The key needs to be as long as the message and only used once.

Advanced Encryption Standard (AES)

A state-of-the-art block cipher that works on blocks of 128 bits.

AES Properties

Generates 10 round keys from a single 128-bit key, uses one permutation (shifting rows) and uses three substitutions (substitute bytes, mix columns and add round key).

Substitute Bytes

Substitutes bytes using finite field arithmetic.

Shift Rows

Shifting rows moves the 2nd row by one byte to the left, 3rd row two bytes to the left and the 4th row three bytes to the left.

Add Round Key

Applies XOR to the block and the 128-bit round key, generated from the main key.

Data Encryption Standard

A previous standard of symmetric encryption. It was designed by IBM in the early 70’s before the NSA fixed the key length to 56 bytes and added S-boxes.

S-Boxes

A type of substitution in DES that makes it resistant to differential cryptanalysis - without them, DES would’ve been broken in the 90’s.

Triple DES

DES that takes three keys - encrypts a message with the first one, decrypts it with the second key, and encrypts it with the third key. All keys being equal is just DES.

Padding

Extra bytes added to the end of a message if a message is not the right size for block ciphers to work with. The bytes must not be random, and must not just be 0’s.

PKCS 5/7 Padding

Used to indicate the padding in a message, i.e. if there is one byte of space to fill, write 01, two bytes, write 0202, three bytes, 030303… if the message goes to the end of the block, add a new block of 16161616…

PKCS 7 Padding

Covers 16 bytes of space.

PKCS 5 Padding

Covers 8 bytes of space.

Electronic Codebook Mode (ECB)

Each block is individually encrypted. They are encrypted in the same order as plaintext blocks. Thus, repeated blocks are revealed by the ciphertext.

Cipher Block Chaining Mode (CBC)

Each block is XOR’d with the previous block - start with a random initialisation vector (IV).

CBC Encryption

1. Split up the plaintext into blocks.

2. XOR the first block with the IV.

3. Encrypt using the key.

4. Take that ciphertext block and XOR it into the next plaintext block.

5. Encrypt that block using the key.

6. Repeat from step 4 until all of the plaintext blocks are encrypted.

CBC Decryption

1. Split up the ciphertext into blocks.

2. Decrypt the first block with the key.

3. XOR result with the IV.

4. Take next block and decrypt it with the key.

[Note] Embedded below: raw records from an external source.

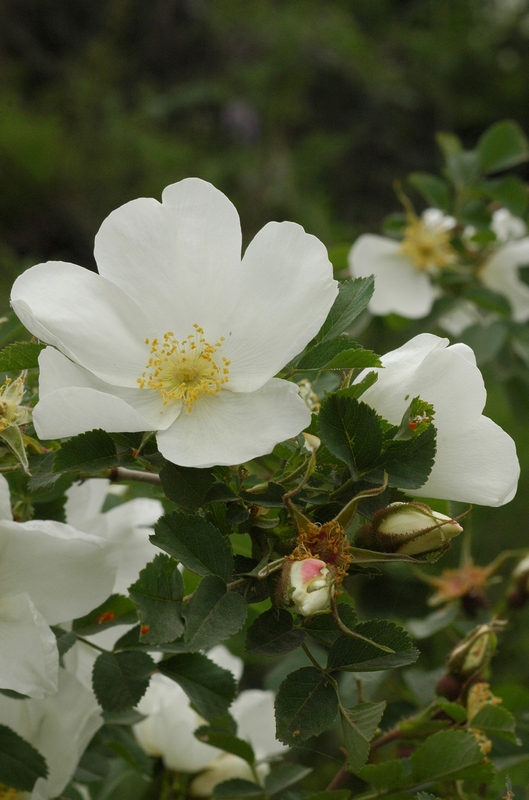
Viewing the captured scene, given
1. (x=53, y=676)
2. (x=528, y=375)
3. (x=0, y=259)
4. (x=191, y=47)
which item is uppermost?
(x=53, y=676)

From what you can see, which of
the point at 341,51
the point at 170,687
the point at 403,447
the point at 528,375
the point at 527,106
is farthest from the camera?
the point at 527,106

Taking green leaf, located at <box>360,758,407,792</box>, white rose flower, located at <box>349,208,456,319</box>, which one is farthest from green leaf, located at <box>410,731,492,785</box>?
white rose flower, located at <box>349,208,456,319</box>

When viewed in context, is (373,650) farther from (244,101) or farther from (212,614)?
(244,101)

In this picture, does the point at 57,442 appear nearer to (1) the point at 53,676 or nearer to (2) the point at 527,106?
(1) the point at 53,676

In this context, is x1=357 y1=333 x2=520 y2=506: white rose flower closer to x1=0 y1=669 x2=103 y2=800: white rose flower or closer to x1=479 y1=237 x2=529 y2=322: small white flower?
x1=0 y1=669 x2=103 y2=800: white rose flower

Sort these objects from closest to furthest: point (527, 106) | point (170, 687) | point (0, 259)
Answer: point (170, 687) < point (0, 259) < point (527, 106)

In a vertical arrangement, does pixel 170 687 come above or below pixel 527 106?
above

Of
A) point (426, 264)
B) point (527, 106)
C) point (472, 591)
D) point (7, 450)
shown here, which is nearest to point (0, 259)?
point (426, 264)
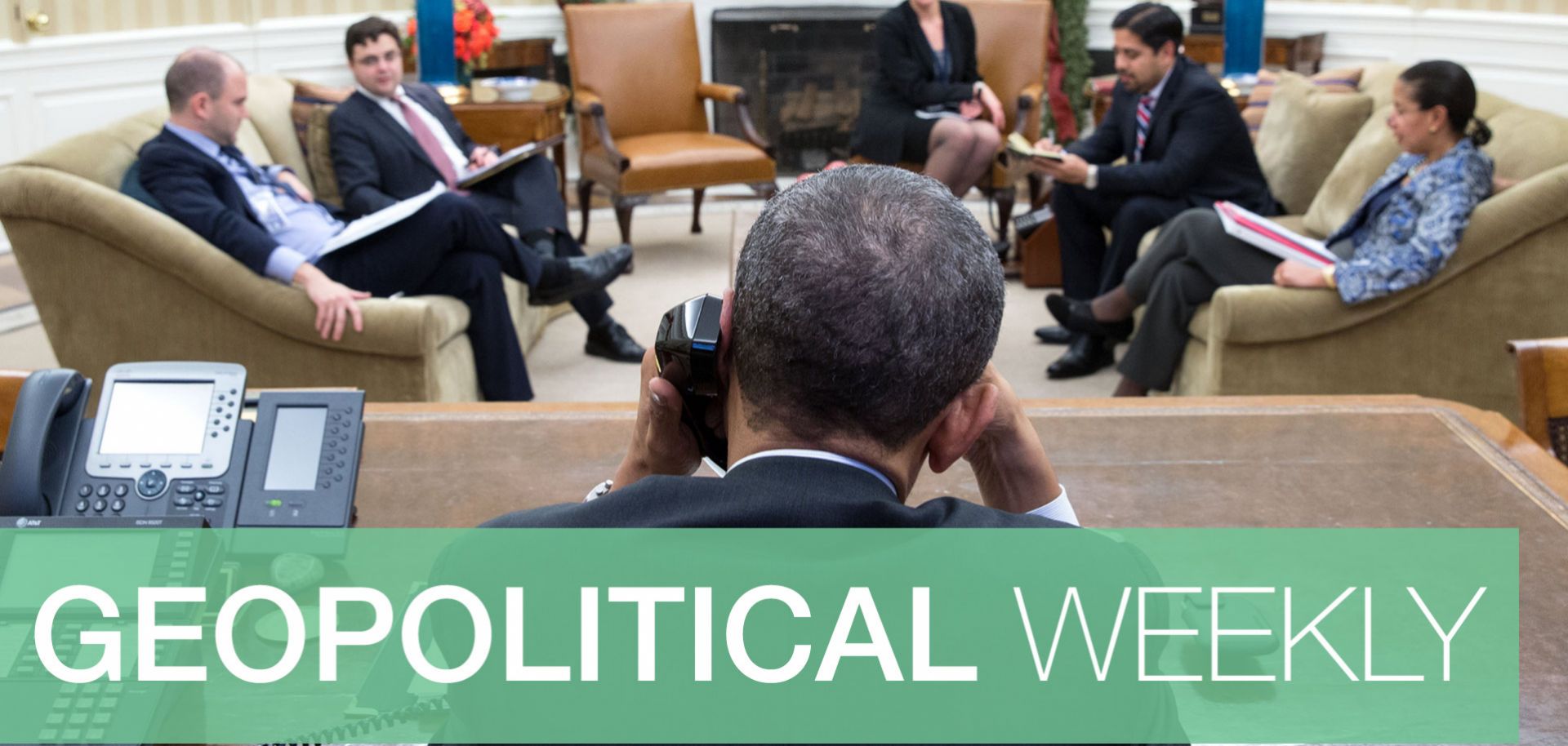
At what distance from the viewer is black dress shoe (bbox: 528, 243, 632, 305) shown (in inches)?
172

5. XOR result with previous result.

6. Repeat until all blocks are decrypted.

Probabilistic Encryption

Uses random events to make every encryption different, e.g. a random event.

Non-Random IVs

Non-Random IVs can easily allow encryption to be cracked - e.g. the Zerologon vulnerability in Windows servers. With that information, authentication could be bypassed and domain controller passwords reset.

Counter Mode (CTR)

Where each block in plaintext is encrypted with the key then XOR’d with the IV added to the value of the counter (e.g. 0 for the first block, 1 for the second block, etc.).

CTR Decryption

1. Split the ciphertext into blocks

2. Take the nonce

3. Encrypt it with the key

4. XOR it with the first ciphertext block

5. Add 1 to the counter

6. Encrypt the nonce and counter added together

7. XOR the next ciphertext block

8. Repeat from step 5 until all blocks are decrypted

CTR Plaintext Attack

If you know the plaintext, you can change the encrypted message. This is done by XOR’ing the plaintext message with the message you want, then XOR’ing the encrypted message with that.